[START OF Data]

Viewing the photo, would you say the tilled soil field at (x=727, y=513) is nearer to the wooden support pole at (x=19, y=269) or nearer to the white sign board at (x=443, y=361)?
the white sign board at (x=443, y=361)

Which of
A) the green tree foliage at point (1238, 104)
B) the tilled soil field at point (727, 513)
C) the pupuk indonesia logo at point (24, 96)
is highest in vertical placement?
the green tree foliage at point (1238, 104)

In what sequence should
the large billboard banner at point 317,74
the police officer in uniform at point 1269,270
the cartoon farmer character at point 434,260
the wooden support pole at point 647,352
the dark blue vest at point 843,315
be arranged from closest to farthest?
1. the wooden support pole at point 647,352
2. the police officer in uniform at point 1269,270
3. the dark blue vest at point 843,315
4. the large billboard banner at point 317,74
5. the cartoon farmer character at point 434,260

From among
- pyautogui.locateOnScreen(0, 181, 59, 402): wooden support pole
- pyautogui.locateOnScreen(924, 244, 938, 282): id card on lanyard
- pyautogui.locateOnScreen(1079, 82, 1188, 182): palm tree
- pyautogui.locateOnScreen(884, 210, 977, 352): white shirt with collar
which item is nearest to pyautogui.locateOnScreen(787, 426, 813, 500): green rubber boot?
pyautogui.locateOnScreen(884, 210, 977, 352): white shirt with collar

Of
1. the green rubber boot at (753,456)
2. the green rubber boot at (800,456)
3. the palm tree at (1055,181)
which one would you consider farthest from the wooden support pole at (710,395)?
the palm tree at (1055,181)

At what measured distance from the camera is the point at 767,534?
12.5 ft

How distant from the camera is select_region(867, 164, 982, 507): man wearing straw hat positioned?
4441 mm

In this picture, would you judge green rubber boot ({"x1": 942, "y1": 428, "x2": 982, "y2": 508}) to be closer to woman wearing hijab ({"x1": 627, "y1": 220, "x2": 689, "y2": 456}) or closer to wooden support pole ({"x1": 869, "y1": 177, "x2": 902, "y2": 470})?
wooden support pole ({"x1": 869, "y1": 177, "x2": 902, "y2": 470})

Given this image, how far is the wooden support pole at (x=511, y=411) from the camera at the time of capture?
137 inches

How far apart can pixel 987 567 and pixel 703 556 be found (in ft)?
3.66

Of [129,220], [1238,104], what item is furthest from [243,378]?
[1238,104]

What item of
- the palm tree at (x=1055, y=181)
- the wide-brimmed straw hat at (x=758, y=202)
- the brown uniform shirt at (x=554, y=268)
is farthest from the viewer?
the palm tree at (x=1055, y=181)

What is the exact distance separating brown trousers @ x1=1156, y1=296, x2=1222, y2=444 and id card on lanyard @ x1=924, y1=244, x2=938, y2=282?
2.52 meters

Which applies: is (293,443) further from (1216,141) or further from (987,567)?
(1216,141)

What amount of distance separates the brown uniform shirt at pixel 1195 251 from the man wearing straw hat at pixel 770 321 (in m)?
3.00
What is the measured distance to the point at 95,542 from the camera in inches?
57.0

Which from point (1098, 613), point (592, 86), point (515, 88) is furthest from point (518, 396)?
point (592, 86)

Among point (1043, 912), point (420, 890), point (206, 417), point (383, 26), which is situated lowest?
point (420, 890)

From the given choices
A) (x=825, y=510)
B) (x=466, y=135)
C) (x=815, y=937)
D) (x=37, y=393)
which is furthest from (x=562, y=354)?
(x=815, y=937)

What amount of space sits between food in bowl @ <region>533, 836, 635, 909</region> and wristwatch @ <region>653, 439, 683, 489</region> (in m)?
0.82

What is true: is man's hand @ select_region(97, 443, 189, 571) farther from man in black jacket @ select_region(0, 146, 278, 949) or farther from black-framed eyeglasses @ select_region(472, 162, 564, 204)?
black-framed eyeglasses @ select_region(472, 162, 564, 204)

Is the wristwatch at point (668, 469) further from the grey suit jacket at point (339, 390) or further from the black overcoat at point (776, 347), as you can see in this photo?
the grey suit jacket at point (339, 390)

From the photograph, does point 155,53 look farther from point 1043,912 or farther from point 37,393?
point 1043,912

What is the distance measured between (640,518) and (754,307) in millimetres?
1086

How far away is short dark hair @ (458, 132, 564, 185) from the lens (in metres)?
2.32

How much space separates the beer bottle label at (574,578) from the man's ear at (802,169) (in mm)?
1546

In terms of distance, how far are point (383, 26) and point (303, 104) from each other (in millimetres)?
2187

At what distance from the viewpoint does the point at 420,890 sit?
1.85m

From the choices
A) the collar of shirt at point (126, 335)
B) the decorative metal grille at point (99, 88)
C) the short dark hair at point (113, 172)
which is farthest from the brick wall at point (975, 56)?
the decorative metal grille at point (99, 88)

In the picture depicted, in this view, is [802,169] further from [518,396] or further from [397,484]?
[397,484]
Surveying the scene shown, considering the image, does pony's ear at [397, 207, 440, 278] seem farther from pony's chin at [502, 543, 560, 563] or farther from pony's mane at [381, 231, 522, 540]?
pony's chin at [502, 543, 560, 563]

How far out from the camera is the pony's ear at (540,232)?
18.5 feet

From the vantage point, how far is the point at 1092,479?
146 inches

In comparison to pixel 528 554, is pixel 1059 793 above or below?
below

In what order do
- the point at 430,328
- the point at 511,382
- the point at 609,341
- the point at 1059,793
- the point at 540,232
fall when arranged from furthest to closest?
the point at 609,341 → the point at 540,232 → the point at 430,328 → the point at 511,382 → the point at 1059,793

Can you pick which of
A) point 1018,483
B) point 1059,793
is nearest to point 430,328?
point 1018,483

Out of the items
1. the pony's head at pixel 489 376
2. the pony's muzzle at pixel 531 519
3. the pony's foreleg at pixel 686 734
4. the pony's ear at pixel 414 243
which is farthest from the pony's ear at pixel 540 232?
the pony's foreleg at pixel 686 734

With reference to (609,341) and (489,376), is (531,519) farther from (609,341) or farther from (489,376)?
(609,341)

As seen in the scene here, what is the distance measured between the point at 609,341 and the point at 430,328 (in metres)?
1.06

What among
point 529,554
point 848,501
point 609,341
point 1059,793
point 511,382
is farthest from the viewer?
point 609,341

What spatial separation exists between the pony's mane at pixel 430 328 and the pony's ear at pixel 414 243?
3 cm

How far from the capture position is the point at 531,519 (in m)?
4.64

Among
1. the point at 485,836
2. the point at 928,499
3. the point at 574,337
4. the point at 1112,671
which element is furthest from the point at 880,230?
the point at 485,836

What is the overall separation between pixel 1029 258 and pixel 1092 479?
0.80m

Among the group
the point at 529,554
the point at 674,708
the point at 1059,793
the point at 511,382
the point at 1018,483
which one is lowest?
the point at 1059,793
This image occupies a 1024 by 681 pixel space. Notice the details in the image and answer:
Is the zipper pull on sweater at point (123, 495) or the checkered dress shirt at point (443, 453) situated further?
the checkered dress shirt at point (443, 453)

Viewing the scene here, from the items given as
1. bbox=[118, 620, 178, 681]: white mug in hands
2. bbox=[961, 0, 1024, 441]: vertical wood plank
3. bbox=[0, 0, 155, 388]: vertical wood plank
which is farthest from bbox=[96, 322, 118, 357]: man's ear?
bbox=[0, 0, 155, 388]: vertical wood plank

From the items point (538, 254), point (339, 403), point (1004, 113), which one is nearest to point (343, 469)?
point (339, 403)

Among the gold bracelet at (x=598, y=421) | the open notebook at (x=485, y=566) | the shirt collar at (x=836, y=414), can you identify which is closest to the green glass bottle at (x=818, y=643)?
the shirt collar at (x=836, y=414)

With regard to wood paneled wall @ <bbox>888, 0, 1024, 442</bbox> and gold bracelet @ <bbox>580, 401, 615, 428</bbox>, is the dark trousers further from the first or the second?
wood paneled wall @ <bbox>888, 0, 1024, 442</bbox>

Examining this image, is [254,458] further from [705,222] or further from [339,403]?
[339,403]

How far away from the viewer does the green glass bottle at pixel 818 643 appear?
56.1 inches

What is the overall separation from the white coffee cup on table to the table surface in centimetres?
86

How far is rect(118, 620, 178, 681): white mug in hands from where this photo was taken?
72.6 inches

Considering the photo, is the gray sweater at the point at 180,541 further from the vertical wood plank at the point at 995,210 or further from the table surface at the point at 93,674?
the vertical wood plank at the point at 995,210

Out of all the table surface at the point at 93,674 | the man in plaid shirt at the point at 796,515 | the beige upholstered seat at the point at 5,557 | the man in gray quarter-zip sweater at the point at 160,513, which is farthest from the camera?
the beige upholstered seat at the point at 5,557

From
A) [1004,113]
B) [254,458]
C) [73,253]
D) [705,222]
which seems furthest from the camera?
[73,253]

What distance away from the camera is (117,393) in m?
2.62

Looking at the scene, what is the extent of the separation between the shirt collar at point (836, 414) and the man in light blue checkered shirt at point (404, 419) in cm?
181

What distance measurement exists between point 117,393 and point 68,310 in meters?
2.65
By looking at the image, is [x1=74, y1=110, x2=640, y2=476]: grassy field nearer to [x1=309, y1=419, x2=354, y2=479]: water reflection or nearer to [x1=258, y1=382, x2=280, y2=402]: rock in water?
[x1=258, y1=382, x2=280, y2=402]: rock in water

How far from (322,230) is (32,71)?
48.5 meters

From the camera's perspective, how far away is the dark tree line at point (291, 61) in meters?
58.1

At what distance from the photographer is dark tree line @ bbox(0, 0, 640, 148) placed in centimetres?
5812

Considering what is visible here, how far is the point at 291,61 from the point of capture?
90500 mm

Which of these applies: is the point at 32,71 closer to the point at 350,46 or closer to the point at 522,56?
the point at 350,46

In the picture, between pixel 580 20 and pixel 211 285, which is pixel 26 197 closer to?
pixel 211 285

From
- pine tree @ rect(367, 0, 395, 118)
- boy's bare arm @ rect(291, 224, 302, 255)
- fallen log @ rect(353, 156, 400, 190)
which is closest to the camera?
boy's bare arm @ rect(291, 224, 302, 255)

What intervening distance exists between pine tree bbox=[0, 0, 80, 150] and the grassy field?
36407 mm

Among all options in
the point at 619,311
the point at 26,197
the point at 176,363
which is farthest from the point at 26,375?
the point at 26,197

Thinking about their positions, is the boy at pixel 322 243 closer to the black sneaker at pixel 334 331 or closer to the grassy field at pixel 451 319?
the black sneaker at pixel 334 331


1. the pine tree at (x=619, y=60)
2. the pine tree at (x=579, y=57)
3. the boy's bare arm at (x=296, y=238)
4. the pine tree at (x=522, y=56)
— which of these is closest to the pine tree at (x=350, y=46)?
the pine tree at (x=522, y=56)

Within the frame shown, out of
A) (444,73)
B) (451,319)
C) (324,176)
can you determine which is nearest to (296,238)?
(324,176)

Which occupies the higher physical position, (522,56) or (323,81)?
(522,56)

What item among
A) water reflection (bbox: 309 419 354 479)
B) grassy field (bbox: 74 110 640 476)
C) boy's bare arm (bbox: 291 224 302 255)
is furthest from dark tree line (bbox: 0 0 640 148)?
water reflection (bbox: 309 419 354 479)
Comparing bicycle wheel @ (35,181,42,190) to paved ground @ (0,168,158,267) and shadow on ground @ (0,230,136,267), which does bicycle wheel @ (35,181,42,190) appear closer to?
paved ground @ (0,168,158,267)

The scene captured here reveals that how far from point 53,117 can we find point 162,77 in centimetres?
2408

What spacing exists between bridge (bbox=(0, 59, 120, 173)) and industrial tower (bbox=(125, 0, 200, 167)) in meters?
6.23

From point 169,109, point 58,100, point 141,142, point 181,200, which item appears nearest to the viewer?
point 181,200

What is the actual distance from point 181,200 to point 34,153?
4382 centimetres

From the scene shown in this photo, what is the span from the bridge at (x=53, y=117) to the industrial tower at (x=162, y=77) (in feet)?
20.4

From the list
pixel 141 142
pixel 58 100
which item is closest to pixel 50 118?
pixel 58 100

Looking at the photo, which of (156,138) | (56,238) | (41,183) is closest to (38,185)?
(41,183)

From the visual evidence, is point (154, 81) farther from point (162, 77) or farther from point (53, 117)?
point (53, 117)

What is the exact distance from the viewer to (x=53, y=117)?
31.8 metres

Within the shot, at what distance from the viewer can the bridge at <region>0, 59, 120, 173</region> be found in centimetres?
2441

[END OF Data]

* **Problem requirements**: The line containing "What spacing exists" marks the start; retype it and each line after it through the end of the records above, exactly.

* **Written answer**:
What spacing exists between bridge (bbox=(0, 59, 120, 173)) and industrial tower (bbox=(125, 0, 200, 167)) in meters?
6.23

From point 169,109, point 58,100, point 141,142, point 181,200, which item appears nearest to the viewer?
point 181,200

What is the actual distance from point 181,200 to point 34,153?
4382 centimetres

From the scene shown in this photo, what is the span from the bridge at (x=53, y=117) to the industrial tower at (x=162, y=77) (in feet)?
20.4

From the list
pixel 141 142
pixel 58 100
which item is closest to pixel 50 118?
pixel 58 100

Looking at the photo, which of (156,138) | (56,238) | (41,183) is closest to (38,185)?
(41,183)

From the visual evidence, is point (154, 81) farther from point (162, 77) or farther from point (53, 117)?
point (53, 117)

What is the exact distance from the viewer to (x=53, y=117)?
31.8 metres

Within the shot, at what distance from the viewer can the bridge at <region>0, 59, 120, 173</region> be found in centimetres?
2441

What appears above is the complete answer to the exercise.